5.7. Uitgaande van het onder 5.6 weergegeven toetsingskader is de Raad van oordeel dat het College in het onderhavige geval terecht toepassing heeft gegeven aan het verhuisprimaat. De Raad overweegt daartoe dat de gedingstukken voldoende steun bieden voor het standpunt van het College dat de woning aan de [adres aangeboden woning] in principe adequaat is om de beperkingen van appellante op het gebied van het wonen op te heffen of te verminderen. De Raad is verder van oordeel dat de gedingstukken geen aanknopingspunt bieden voor het standpunt dat eventueel noodzakelijke, specifieke aanpassingen van deze woning aan de beperkingen van appellante omvangrijk, c.q. kostbaar zouden zijn. Appellante heeft het tegendeel niet aannemelijk gemaakt. De Raad ziet dan ook geen aanleiding voor inschakeling van een onafhankelijke deskundige op het gebied van de ergonomie om de geschiktheid van die woning te beoordelen. De Raad volgt appellante niet in haar standpunt dat verhuizing naar de aangeboden woning tot een zodanig verschil in woonlasten leidt, dat dit met de gestelde vermindering van wooncomfort, moet worden aangemerkt als een zwaarwegende omstandigheid waarin het College geen beroep toekomt op het verhuisprimaat. Hij heeft daarbij in aanmerking genomen dat de kosten van onderhoud en verzekering van de eigen woning en de op de onroerende zaak drukkende belastingen en heffingen bij de netto-hypotheeklasten dienen te worden opgeteld, zodat het verschil in netto woonlasten dan veel minder groot wordt dan appellante heeft aangevoerd. Voorts heeft de Raad daarbij in aanmerking genomen dat de aangeboden huurwoning zich in de directe omgeving bevindt van de huidige woning van appellante zodat het sociale netwerk van appellante in stand kan blijven.
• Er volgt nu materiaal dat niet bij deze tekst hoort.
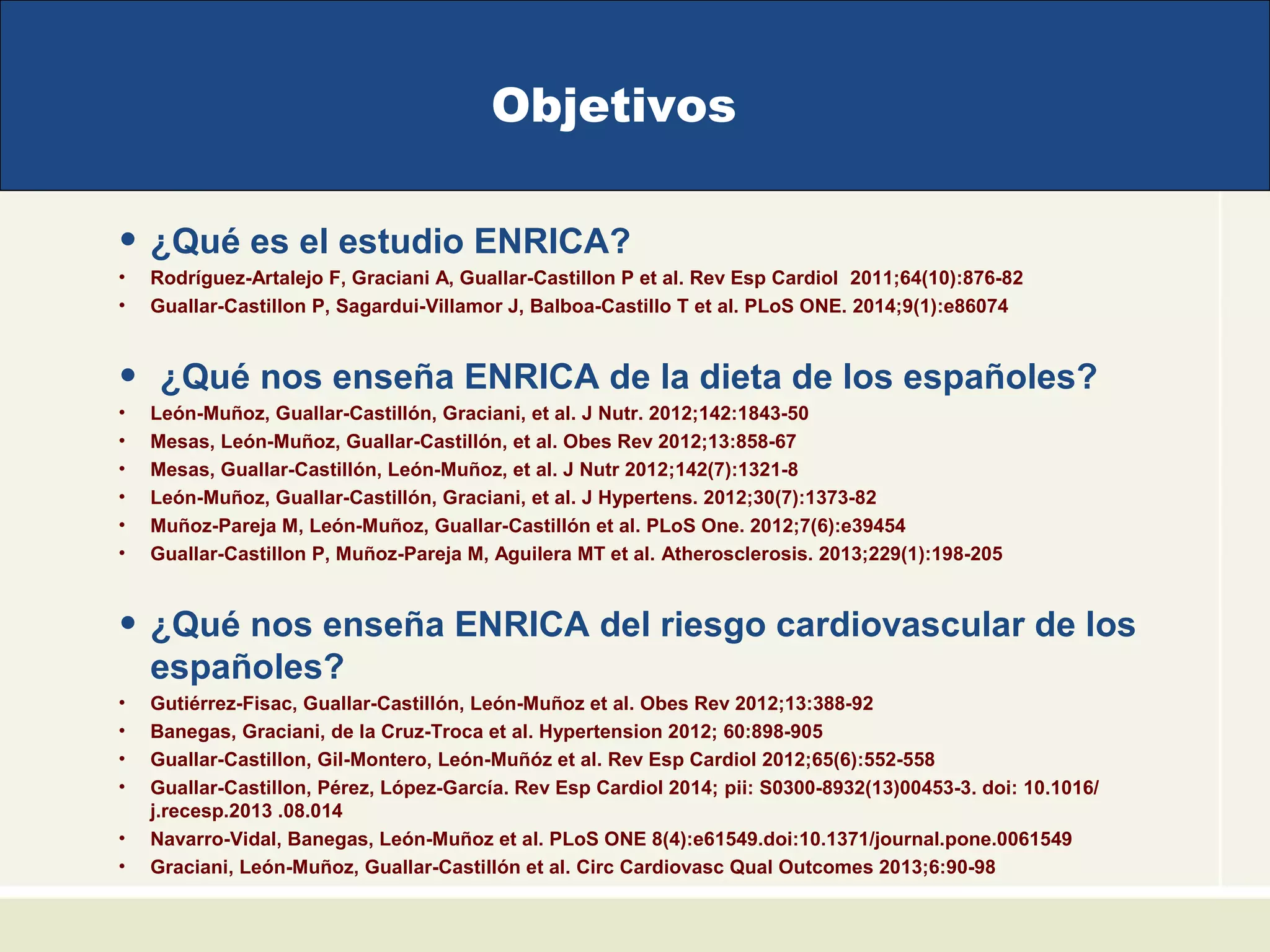 Objetivos

• ¿Qué es el estudio ENRICA?
• Rodríguez-Artalejo F, Graciani A, Guallar-Castillon P et al. Rev Esp Cardiol 2011;64(10):876-82
• Guallar-Castillon P, Sagardui-Villamor J, Balboa-Castillo T et al. PLoS ONE. 2014;9(1):e86074

• ¿Qué nos enseña ENRICA de la dieta de los españoles?
• León-Muñoz, Guallar-Castillón, Graciani, et al. J Nutr. 2012;142:1843-50
• Mesas, León-Muñoz, Guallar-Castillón, et al. Obes Rev 2012;13:858-67
• Mesas, Guallar-Castillón, León-Muñoz, et al. J Nutr 2012;142(7):1321-8
• León-Muñoz, Guallar-Castillón, Graciani, et al. J Hypertens. 2012;30(7):1373-82
• Muñoz-Pareja M, León-Muñoz, Guallar-Castillón et al. PLoS One. 2012;7(6):e39454
• Guallar-Castillon P, Muñoz-Pareja M, Aguilera MT et al. Atherosclerosis. 2013;229(1):198-205

• ¿Qué nos enseña ENRICA del riesgo cardiovascular de los españoles?
• Gutiérrez-Fisac, Guallar-Castillón, León-Muñoz et al. Obes Rev 2012;13:388-92
• Banegas, Graciani, de la Cruz-Troca et al. Hypertension 2012; 60:898-905
• Guallar-Castillon, Gil-Montero, León-Muñóz et al. Rev Esp Cardiol 2012;65(6):552-558
• Guallar-Castillon, Pérez, López-García. Rev Esp Cardiol 2014; pii: S0300-8932(13)00453-3. doi: 10.1016/ j.recesp.2013 .08.014
• Navarro-Vidal, Banegas, León-Muñoz et al. PLoS ONE 8(4):e61549.doi:10.1371/journal.pone.0061549
• Graciani, León-Muñoz, Guallar-Castillón et al. Circ Cardiovasc Qual Outcomes 2013;6:90-98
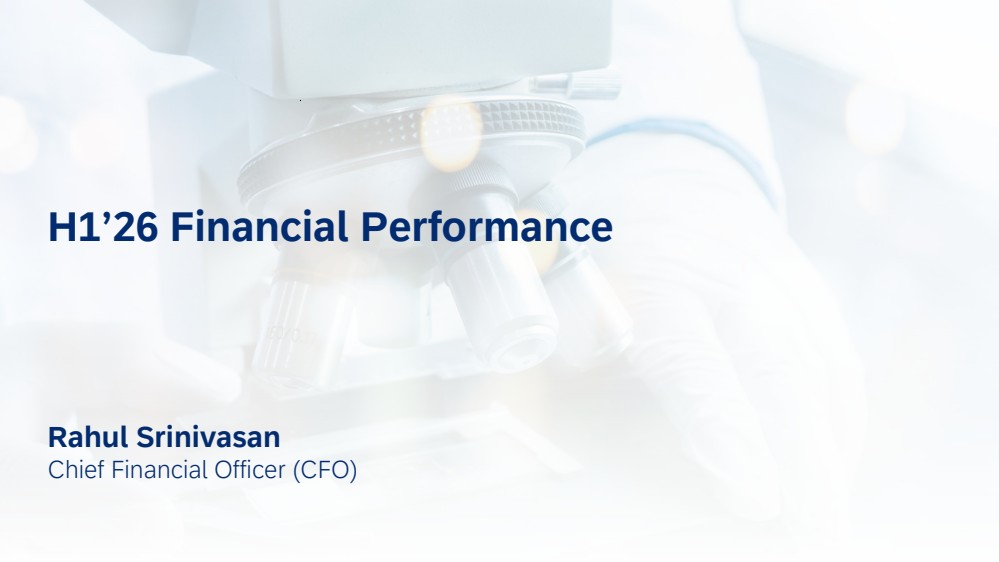 H1'26 Financial Performance

Rahul Srinivasan
Chief Financial Officer (CFO)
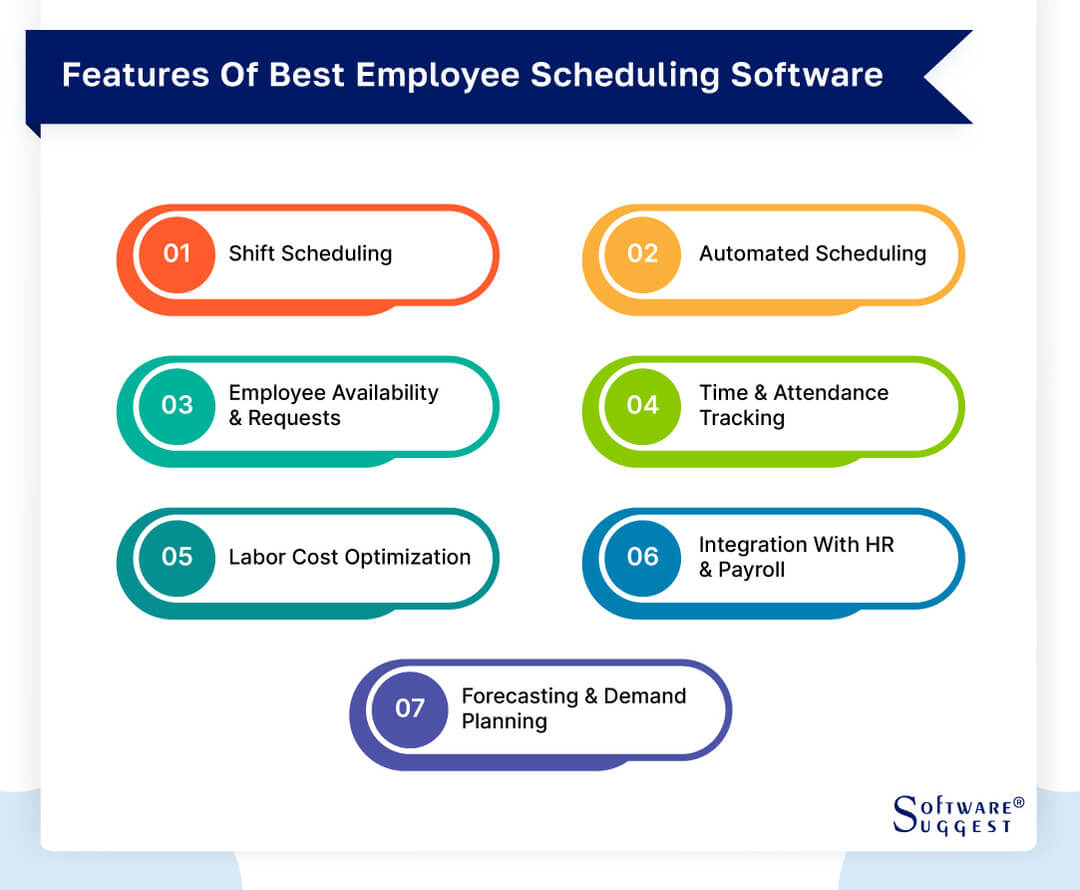 Features Of Best Employee Scheduling Software

01 Shift Scheduling

02 Automated Scheduling

03 Employee Availability & Requests

04 Time & Attendance Tracking

05 Labor Cost Optimization

06 Integration With HR & Payroll

07 Forecasting & Demand Planning

SOFTWARE® SUGGEST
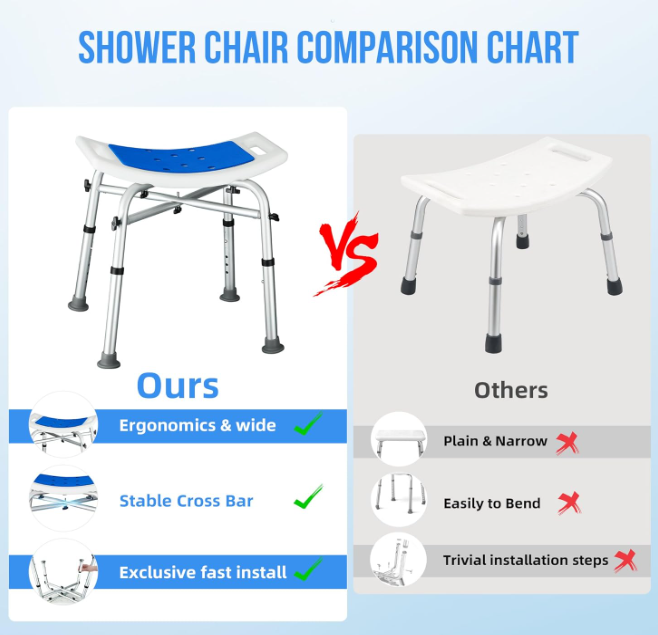 SHOWER CHAIR COMPARISON CHART

VS

Ours

Ergonomics & wide

Stable Cross Bar

Exclusive fast install

Others

Plain & Narrow

Easily to Bend

Trivial installation steps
5.8. Uit het vorenstaande vloeit voort dat het hoger beroep geen doel treft en dat de aangevallen uitspraak dient te worden bevestigd.
6. De Raad ziet geen aanleiding voor een proceskostenveroordeling.
De Centrale Raad van Beroep;
Bevestigt de aangevallen uitspraak.
Deze uitspraak is gedaan door R.M. van Male als voorzitter en H.J. de Mooij en
H.C.P. Venema als leden. De beslissing is, in tegenwoordigheid van C. de Blaeij als griffier, uitgesproken in het openbaar op 15 oktober 2008.